The IL-6R as a Therapeutic Target
Given its important role in the course of inflammation, IL-6 and its receptor are attractive targets of therapeutic intervention. This finding led to the development of a humanized monoclonal antibody, termed tocilizumab, which binds to the IL-6R and prevents interaction of IL-6 with the cytokine-binding module within the IL-6R ectodomain, thereby blocking IL-6-induced signal transduction.
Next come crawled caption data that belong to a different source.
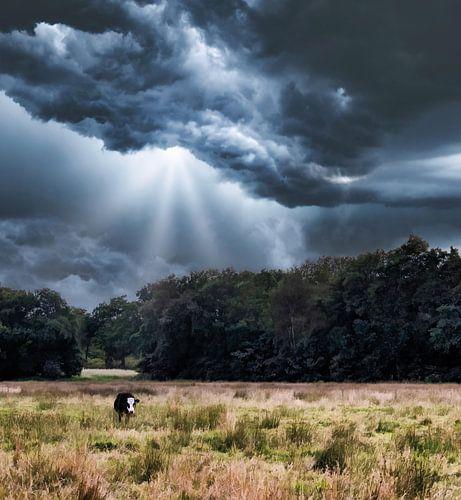 Kalmte voor de storm Blaarkop koe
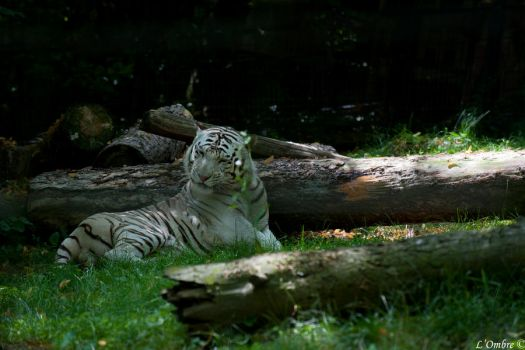 White Tiger 2 by LOmbre24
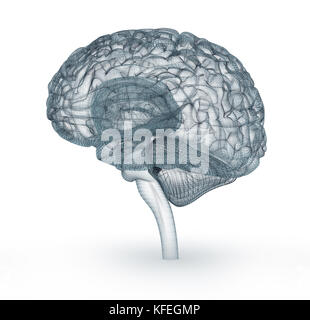 Human brain 3D model. Medically accurate 3D illustration - Stock Photo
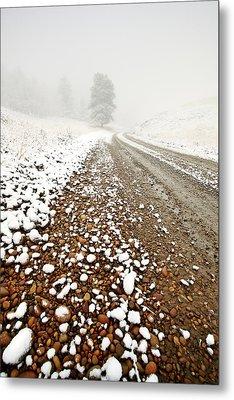 Ice Fog In Cypress Hills Provincial Park Of Saskatchewan Metal Print
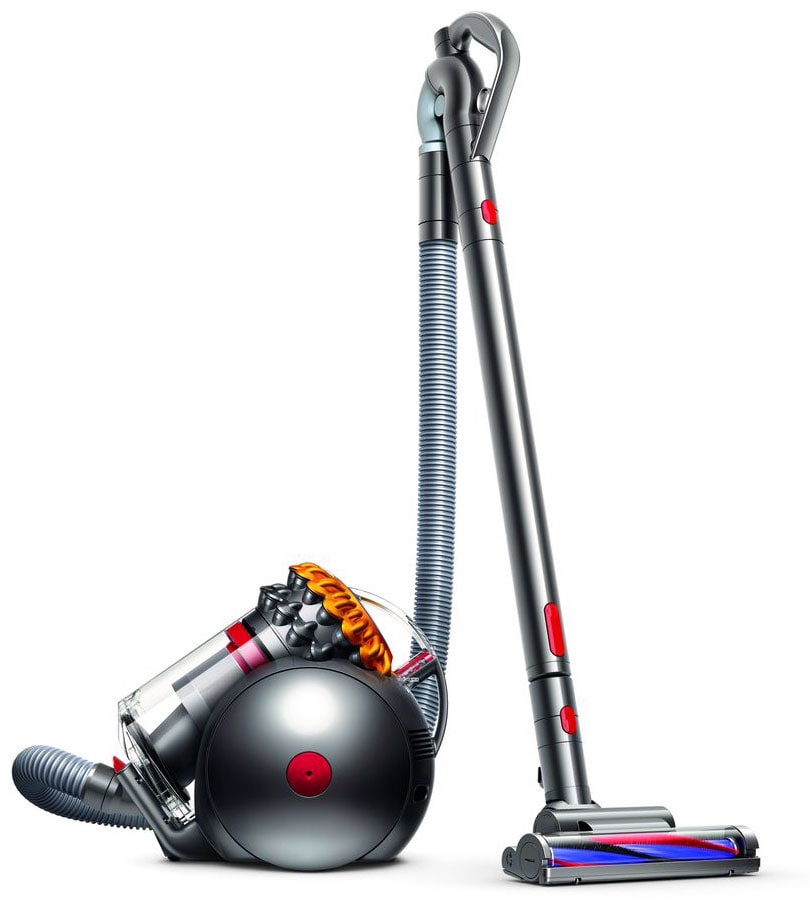 Clean-Up - Dyson Big Ball™ Multi-Floor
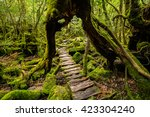 a forest walkway that goes... | Shutterstock . vector #423304240
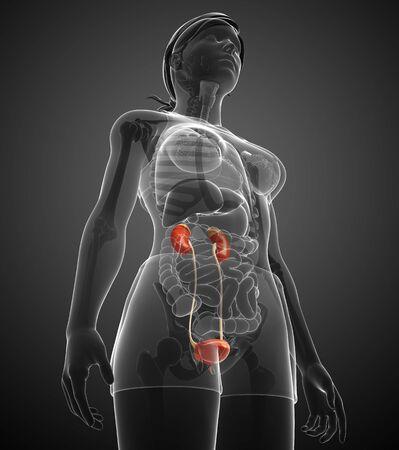 Illustration of Female urinary system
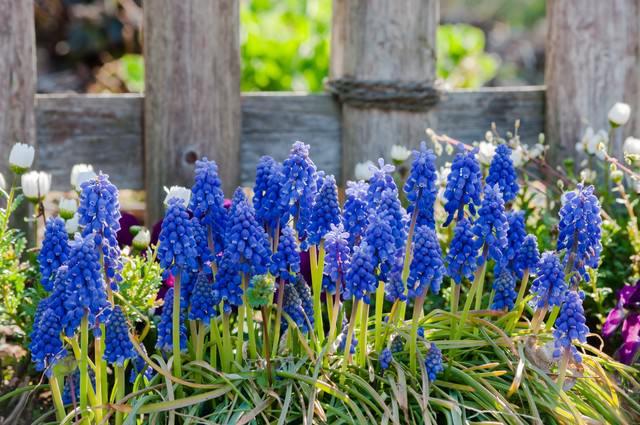 ムスカリと春の写真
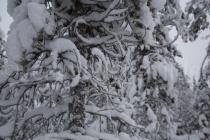 Details eines schneebedeckten Baumes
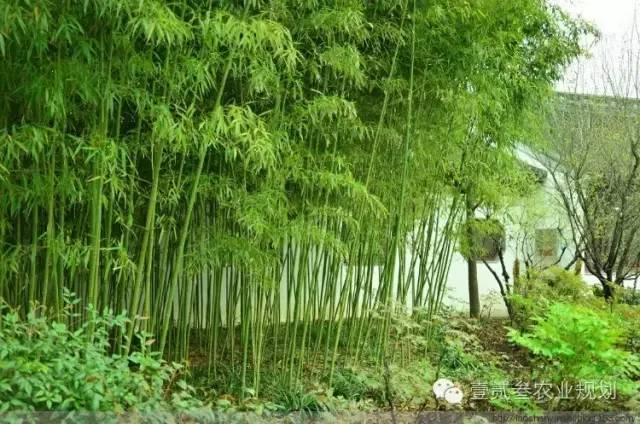 夏日竹韵——浅析竹子在景观设计中的应用_7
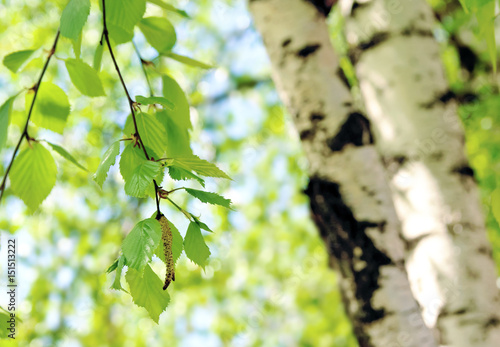 Fresh green spring background with birch tree catkins and young juicy green leaves on the branches in sunny spring summer day, close-up macro on the background of birch trunk.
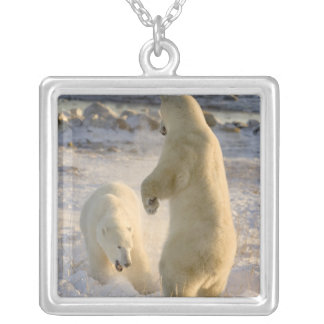 Canada, Manitoba, Hudson Bay, Churchill. Silver Plated Necklace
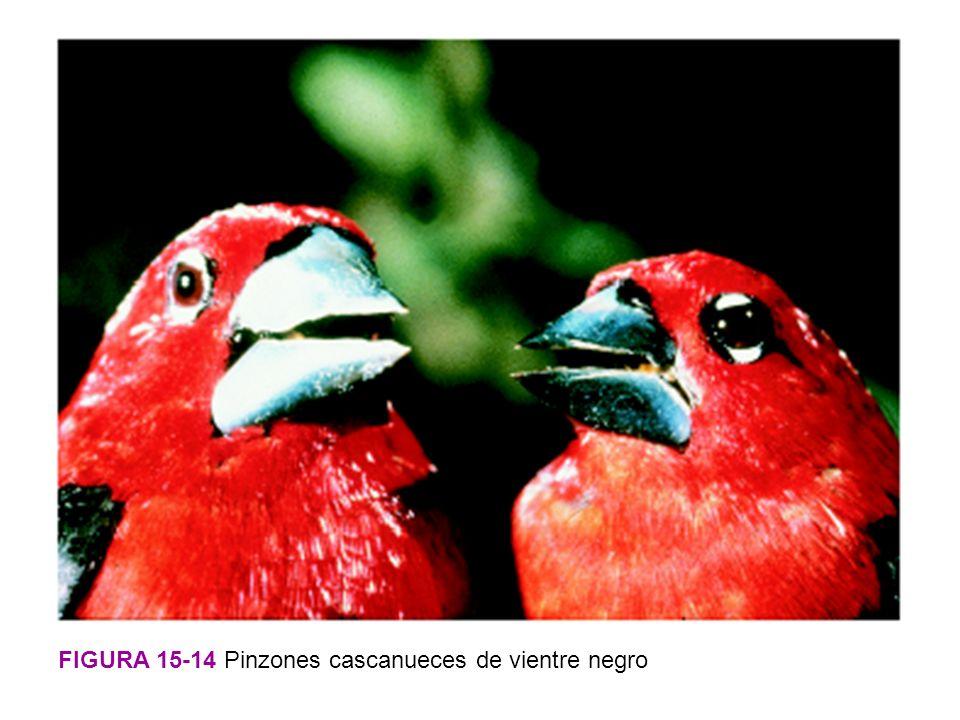 FIGURA 15-14 Pinzones cascanueces de vientre negro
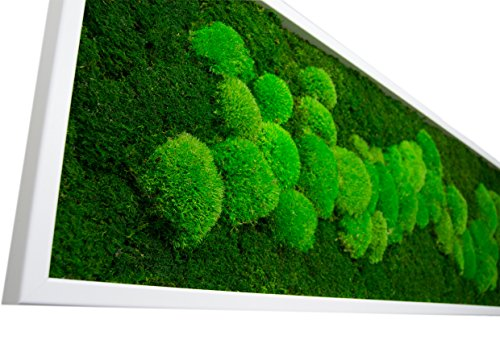 Moosbild mit 50% Kugelmoos und 50% Flachmoos konserviert Maße: 140 x 40 cm mit Vollholzrahmen in schwarz oder weiß (weiß) Echtes Natur Moos Wald Wanddeko Wandbilder Natürlich konserviertes Moss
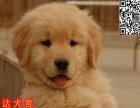 中山养殖基地售金黄色的金毛犬 黄金猎犬值得拥有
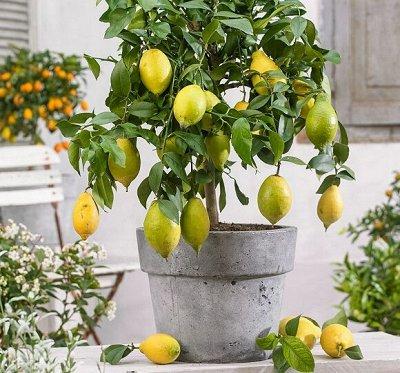 Уникальный выбор саженцев винограда! — Лимон — Декоративноцветущие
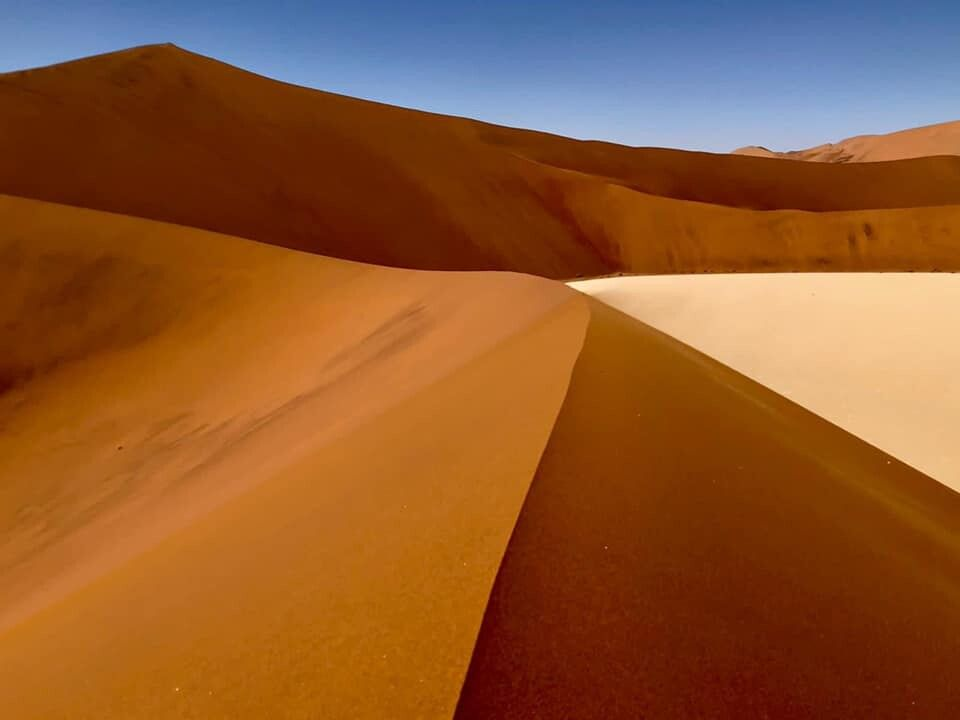 In der Namib-Wüste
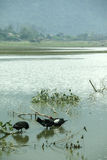 Noongmeer en eend op meer Stock Afbeeldingen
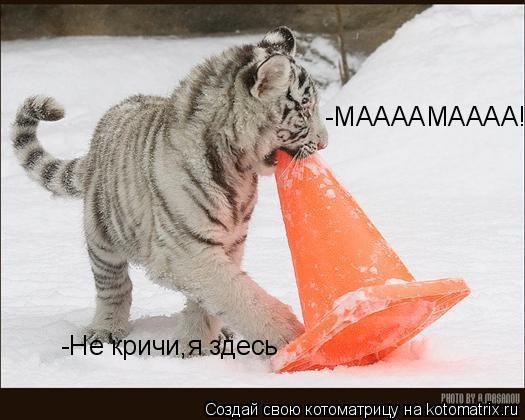 Котоматрица: -МААААМАААА!!! -Не кричи,я здесь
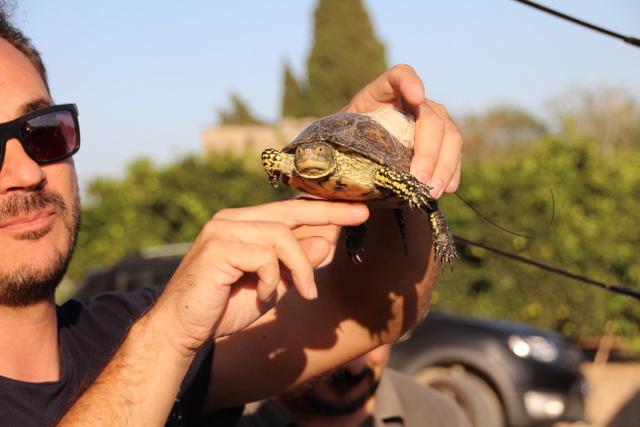 """Soltamos tortugas en """"els ullals de la Senillera"""""""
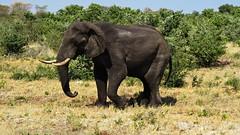 Botswana Elephant walking (h0n3yb33z) Tags: botswana animals wildlife elephant chobenationalpark africa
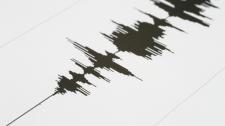 quake generic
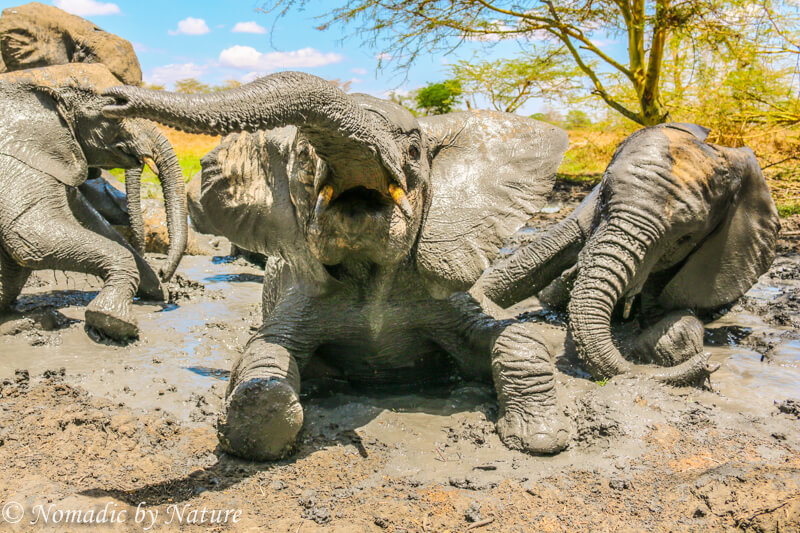 Celebrating the Glory of a Mud Bath, Umani Springs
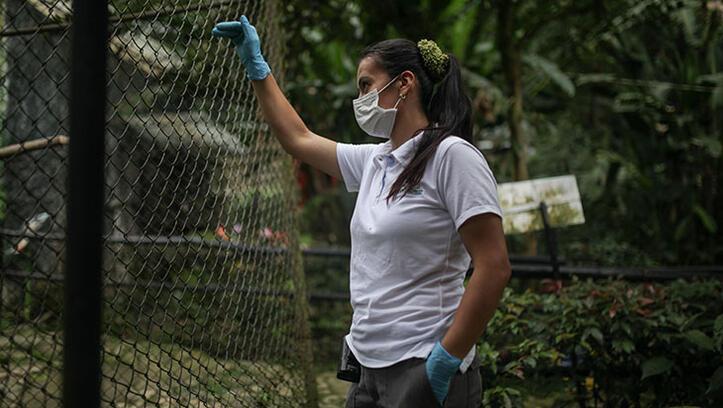Corona virüs salgını hayvanat bahçesini zora soktu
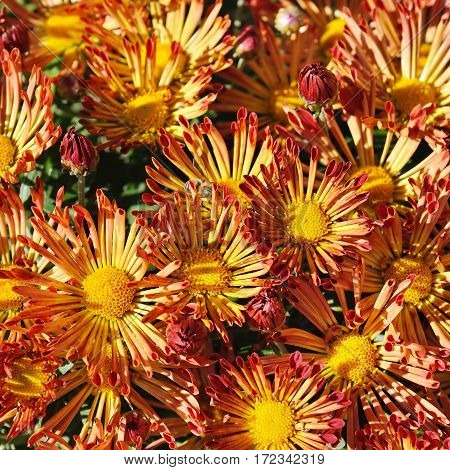 bright background of blooming chrysanthemums in the flowerbed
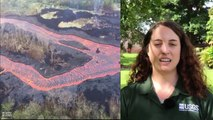 Hawaii volcano Lava fountains SURGE out Kilauea crater & destroyed at least 600 homes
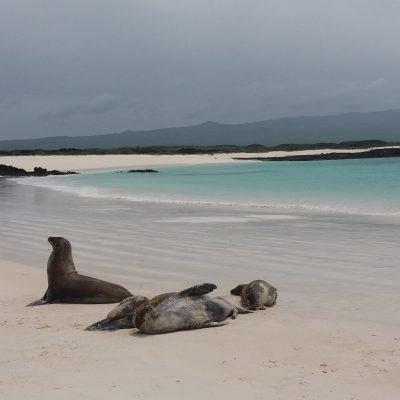 2015 - San Cristobal island, Galápagos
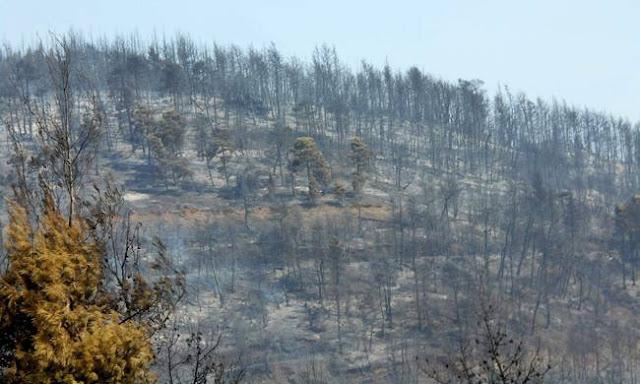 Φωτιά Εύβοια: «Στάχτη» 50.000 στρέμματα δάσους – Βιβλική καταστροφή (pics)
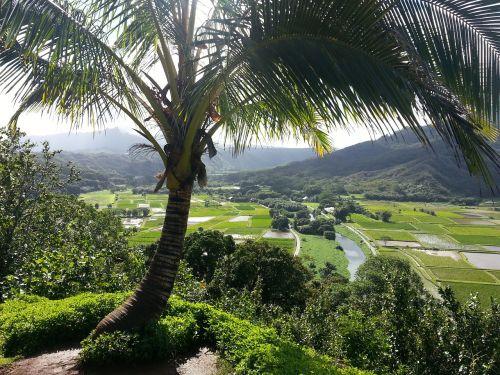 hanalei kauai kauai hawaii
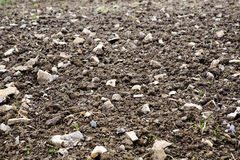 Brown cultivated field Royalty Free Stock Image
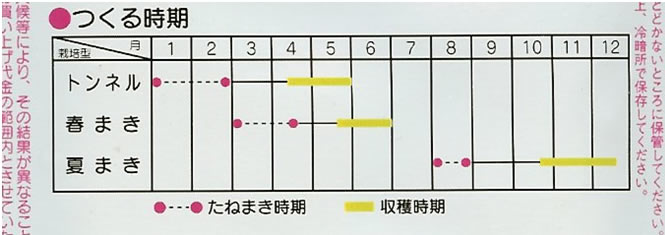 ミニにんじん種 ベビーキャロット(5ml)〜サカタのタネ〜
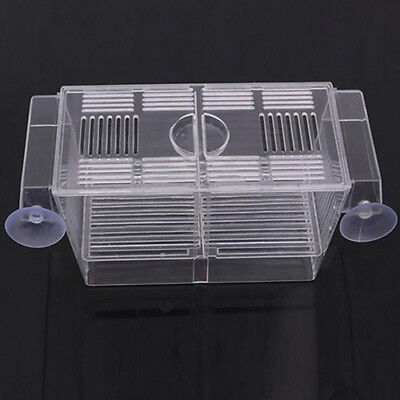 Hot Aquarium Fish Tank Guppy Double Breeding Breeder Rearing Trap Box Hatchery 4
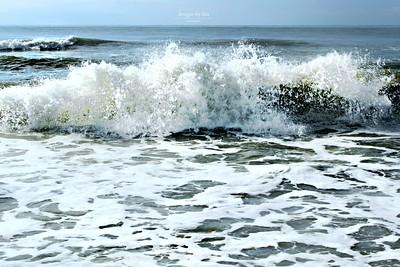 Beauty of the Beach!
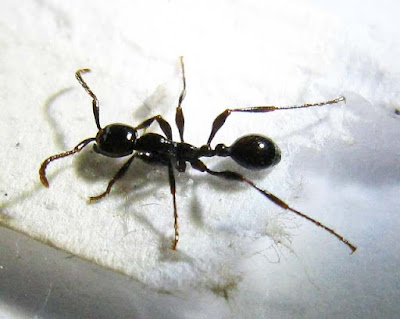 Aenictus ant worker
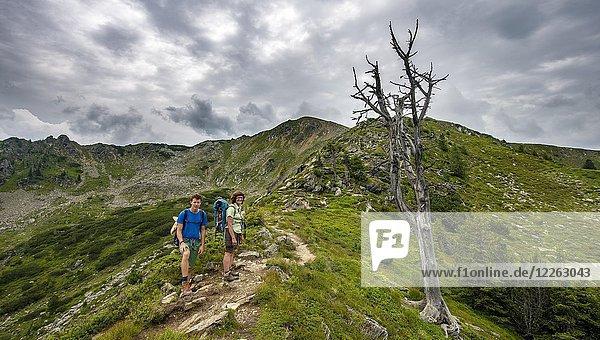 Wanderer bei einem vertrockneten Baum  Schladminger Höhenweg  Schladminger Tauern  Schladming  Steiermark  Österreich  Europa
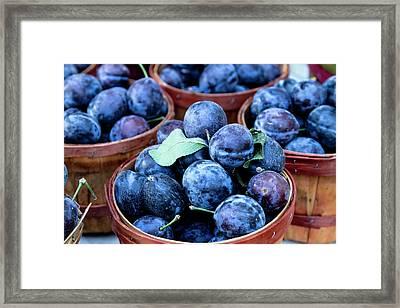 Purple Plums Framed Print by Teri Virbickis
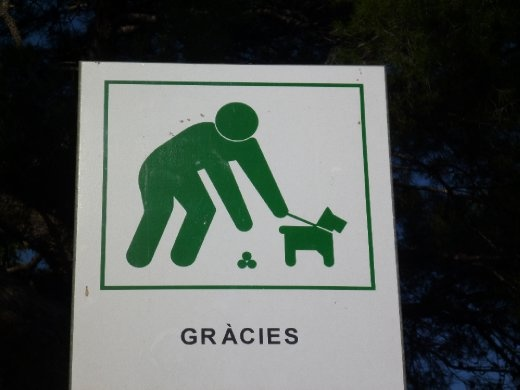Please put your hand in the ball shaped poo. Thank you.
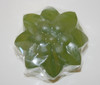 image of hand made soap made from Moringa leaf
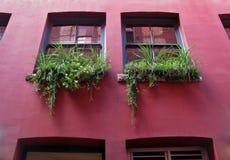 Due finestre decorate con i vasi da fiori Fotografie Stock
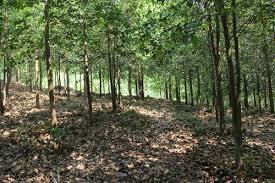 Hỏi về tội vi phạm quy định về quản lý rừng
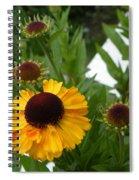 Daisy Chain Spiral Notebook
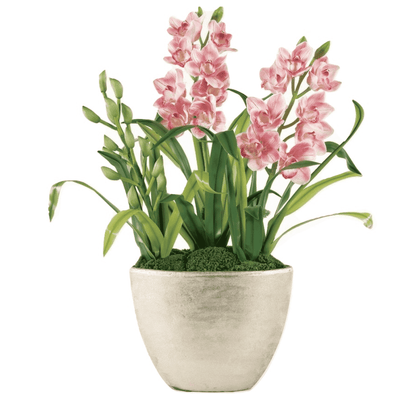 Pink Orchid Statement Garden - Sarah Virginia Home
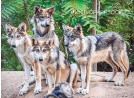 ?? COURTESY OF NEW MEXICO BIOPARK SOCIETY ?? Four Mexican gray wolf pups that were born at the BioPark Zoo in May.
Tocilizumab has been approved in more than 100 countries for the treatment of rheumatoid arthritis, and is (at least in some countries) also approved for the treatment of polyarticular juvenile idiopathic arthritis (PJIA), systemic juvenile idiopathic arthritis (SJIA), and Castleman’s disease.
Since cloning of its cDNA and the identification of the protein that is responsible for binding of the cytokine IL-6 in 1988, the IL-6R has been a target of extensive research, which is still ongoing today. Description of its cellular localization, its expression pattern in the human body, and its role in the regulation of intracellular signaling pathways and the complex extracellular regulation by proteolytic cleavage have paved the way for the IL-6R to be recognized as an attractive therapeutic target that is used in the clinics.